Written task :: Write the lines below as a JSON list of strings, one string for each line and none for blank lines. Leave the pictures out.

Exercise inputs ::
===============
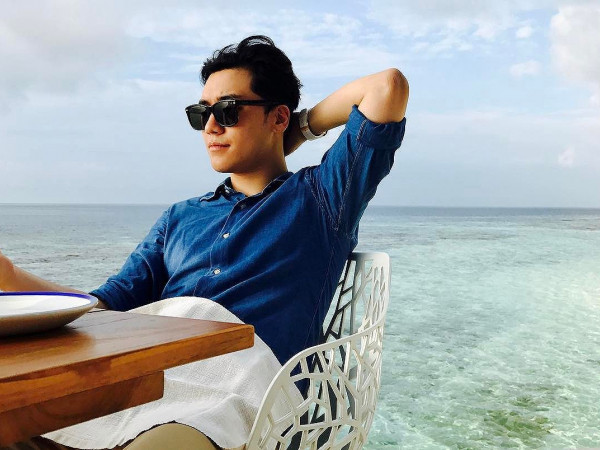 Giàu có là thế, mà Seungri (BIG BANG) mất tới ba năm mới mua được chiếc giường mình yêu thích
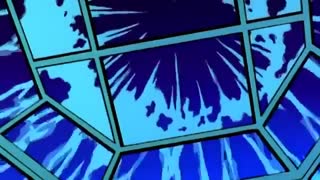 Batman Beyond: Bruce Puts On One Last Batsuit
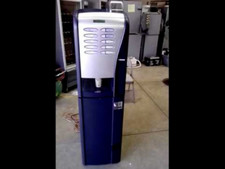 Distributore automatico caffè e bevande calde saeco  usato TESTATO FUNZIONANTE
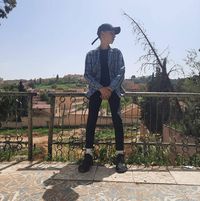 Kentour Abdeldjalil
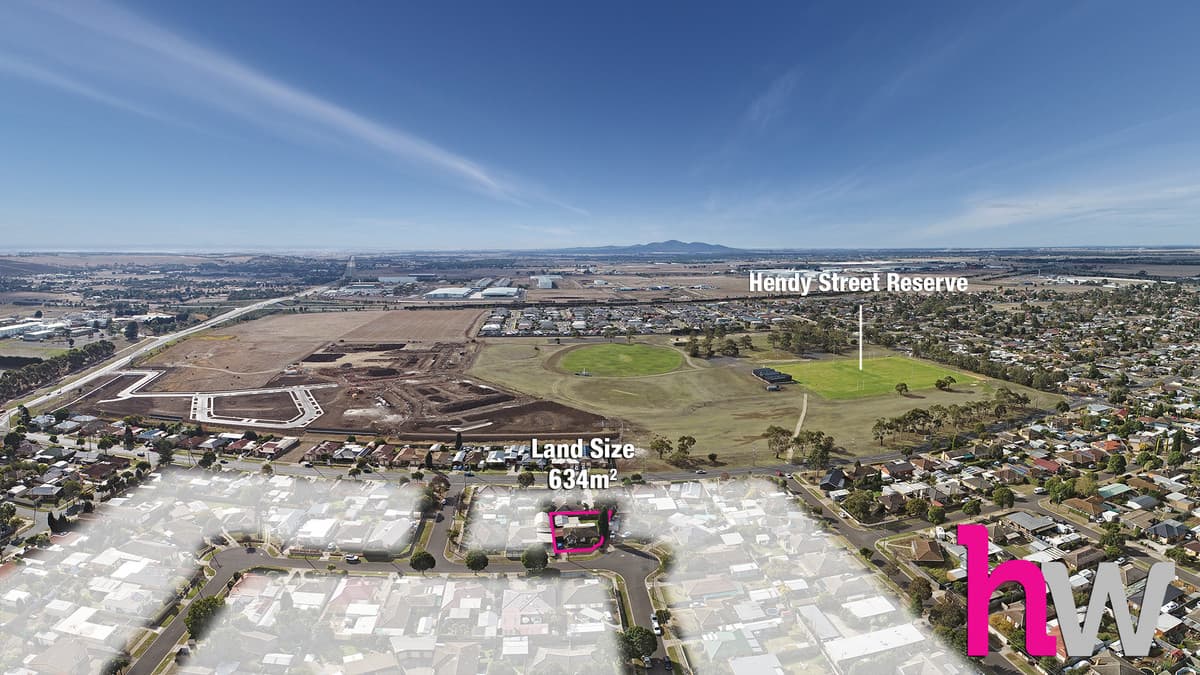 4 Franklyn Street, CORIO VIC 3214, Corio - Thumbnail 3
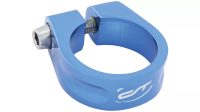 CONTEC SEATCLAMP SC200 SELECT BLUE STEEL 34,9 MM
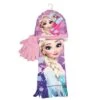 Disney Baby Set 3pezzi Cappello Cappellino Sciarpa Guanti Bimba Disney Frozen Rosa Tg 52 -Negozio Per Bambini Disney 325761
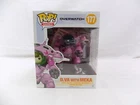Brand New Funko D.Va with Meka 177 Overwatch Pop Figure /2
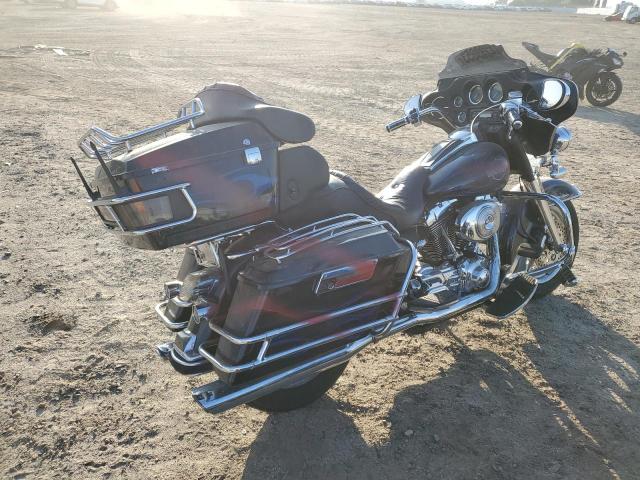 2004 HARLEY-DAVIDSON FLHTCUI SH 1HD1FLW354Y605689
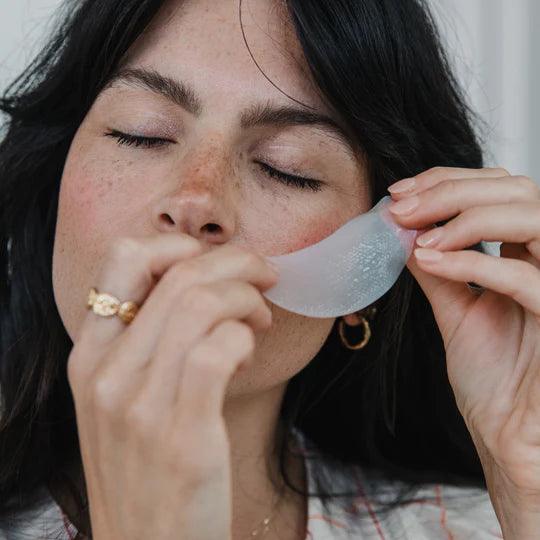 Wrinkles Schminkles Eye Smoothing & Depuffing Mask - 5 Pairs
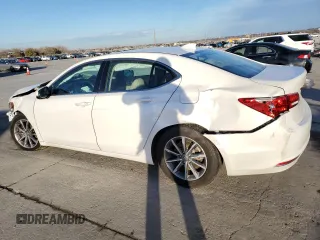 2020 Acura TLX w/Technology Pkg with VIN 19UUB1F58LA009856, listed as a Copart auction lot 89148575 with 0 mi miles and Salvage Title. Bid and sale history available at carsss.com. Image 2.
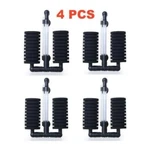 Large Double Head Bio-sponge Filter Set Of 4. Fixed Price $42.00.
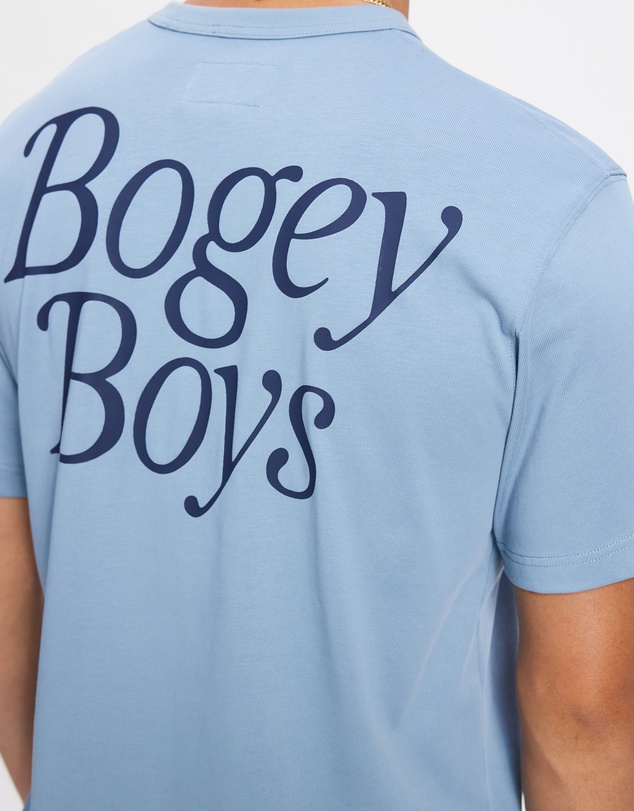 Bogey Boys - Bb Takeaway T-Shirt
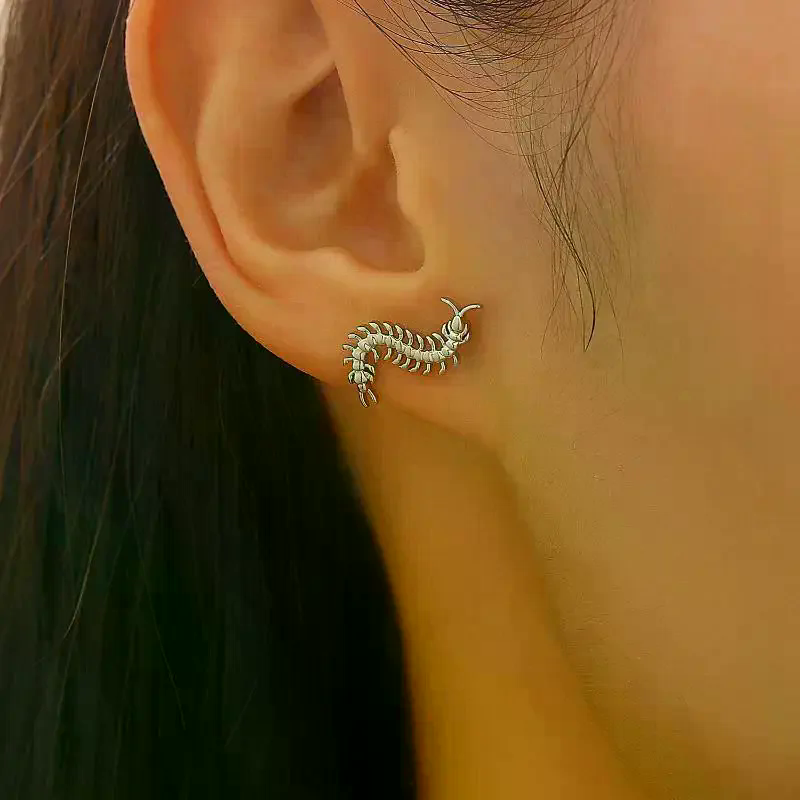 1Pc Fashionable Y2K Silver Cen - огляд і ціна Men'S Vacation Accessories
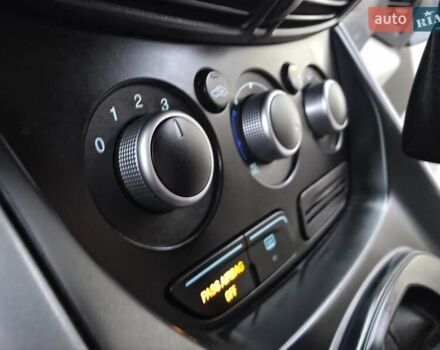 Форд Эскейп 2016 в Хмельницком на Automoto.ua Серый Форд Эскейп, объемом двигателя 2.5 л и пробегом 192 тыс. км за 9999 $, фото 26 на Automoto.ua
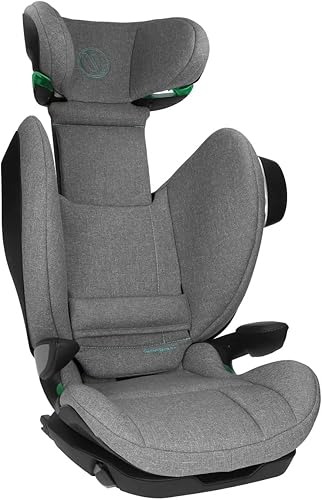 Avionaut MaxSpace Smart Comfort System+ Siège auto enfant 100–150 cm – ergonomique, sûr et confortable – avec dossier inclinable – idéal pour dormir et les longs trajets - Poukt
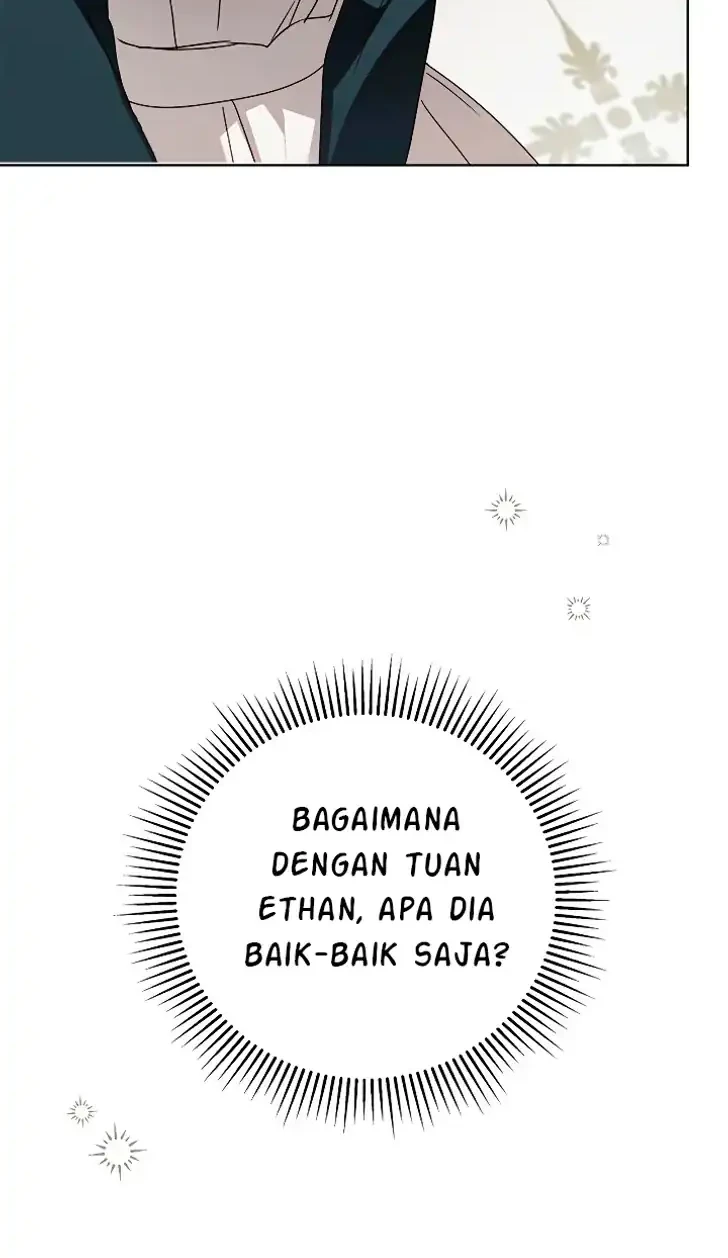 The Count’s Secret Maid Chapter 78 - Halaman 8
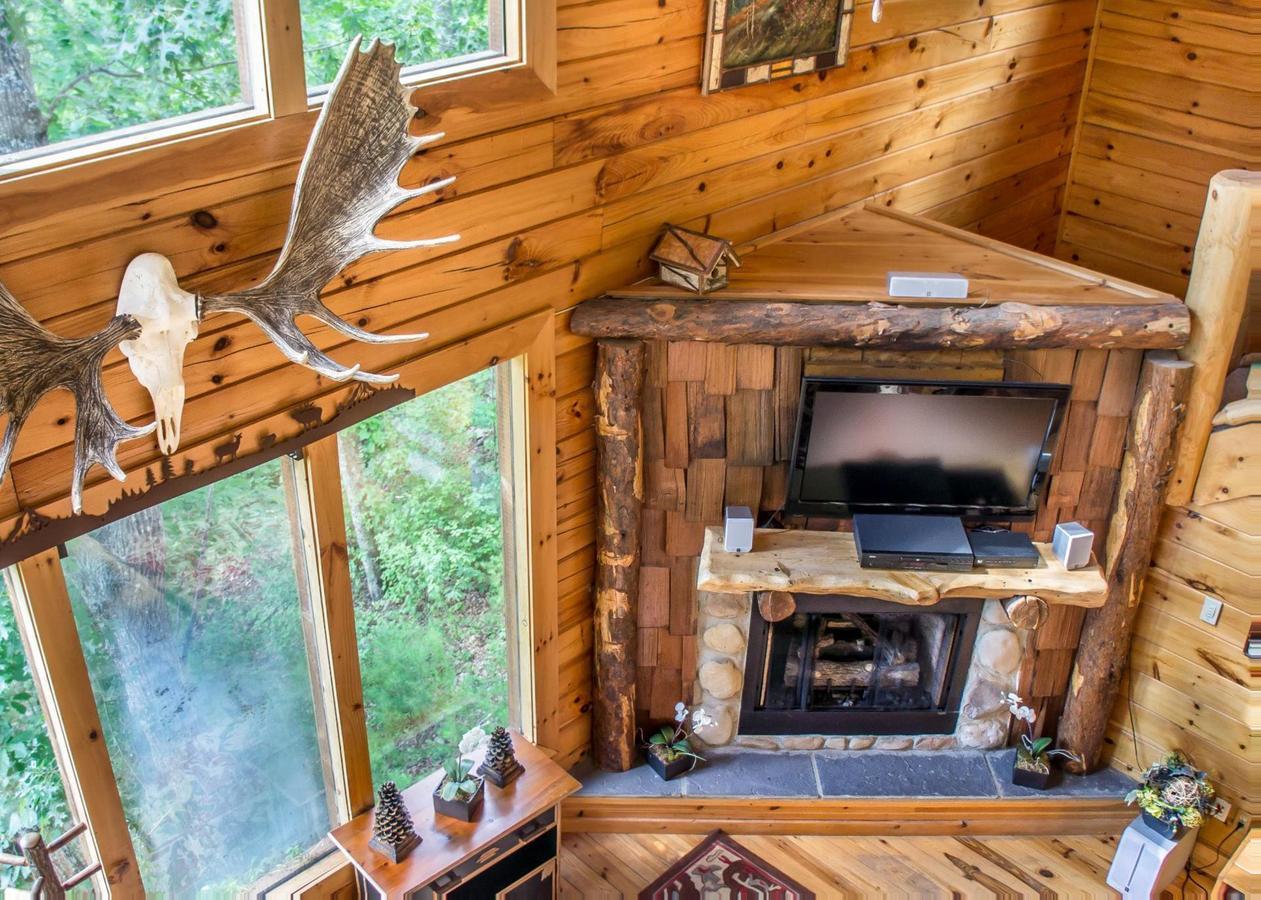 Scenic Serenity #75 Sevierville Exteriér fotografie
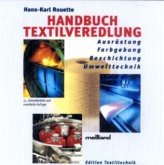 Handbuch Textilveredlung, 1 CD-ROM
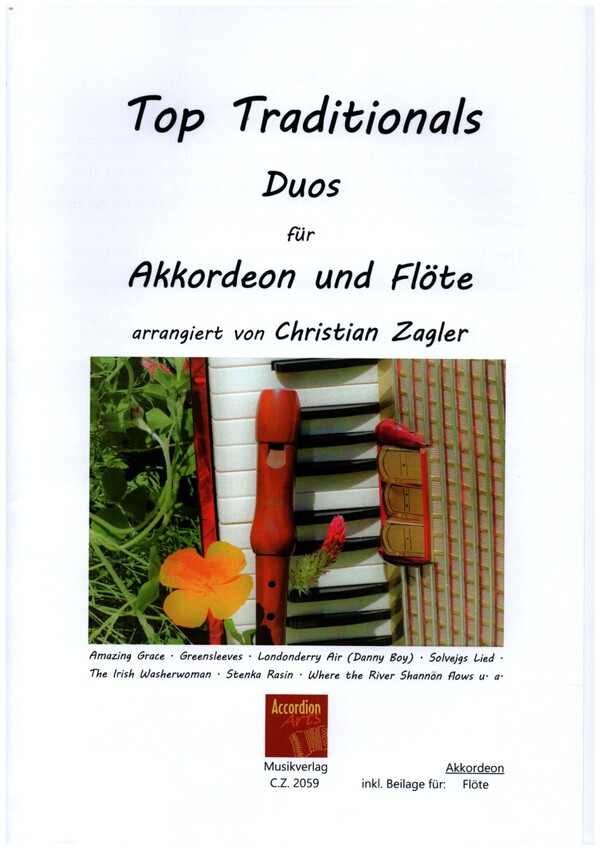 Top Traditionals Duo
===============
Completed task ::
[
  " Giàu có là thế, mà Seungri (BIG BANG) mất tới ba năm mới mua được chiếc giường mình yêu thích",
  " Batman Beyond: Bruce Puts On One Last Batsuit",
  " Distributore automatico caffè e bevande calde saeco  usato TESTATO FUNZIONANTE",
  " Kentour Abdeldjalil",
  " 4 Franklyn Street, CORIO VIC 3214, Corio - Thumbnail 3",
  " CONTEC SEATCLAMP SC200 SELECT BLUE STEEL 34,9 MM",
  " Disney Baby Set 3pezzi Cappello Cappellino Sciarpa Guanti Bimba Disney Frozen Rosa Tg 52 -Negozio Per Bambini Disney 325761",
  "Brand New Funko D.Va with Meka 177 Overwatch Pop Figure /2",
  " 2004 HARLEY-DAVIDSON FLHTCUI SH 1HD1FLW354Y605689",
  " Wrinkles Schminkles Eye Smoothing & Depuffing Mask - 5 Pairs",
  " 2020 Acura TLX w/Technology Pkg with VIN 19UUB1F58LA009856, listed as a Copart auction lot 89148575 with 0 mi miles and Salvage Title. Bid and sale history available at carsss.com. Image 2.",
  " Large Double Head Bio-sponge Filter Set Of 4. Fixed Price $42.00.",
  " Bogey Boys - Bb Takeaway T-Shirt",
  " 1Pc Fashionable Y2K Silver Cen - огляд і ціна Men'S Vacation Accessories",
  " Форд Эскейп 2016 в Хмельницком на Automoto.ua Серый Форд Эскейп, объемом двигателя 2.5 л и пробегом 192 тыс. км за 9999 $, фото 26 на Automoto.ua",
  " Avionaut MaxSpace Smart Comfort System+ Siège auto enfant 100–150 cm – ergonomique, sûr et confortable – avec dossier inclinable – idéal pour dormir et les longs trajets - Poukt",
  " The Count’s Secret Maid Chapter 78 - Halaman 8",
  " Scenic Serenity #75 Sevierville Exteriér fotografie",
  " Handbuch Textilveredlung, 1 CD-ROM",
  " Top Traditionals Duo"
]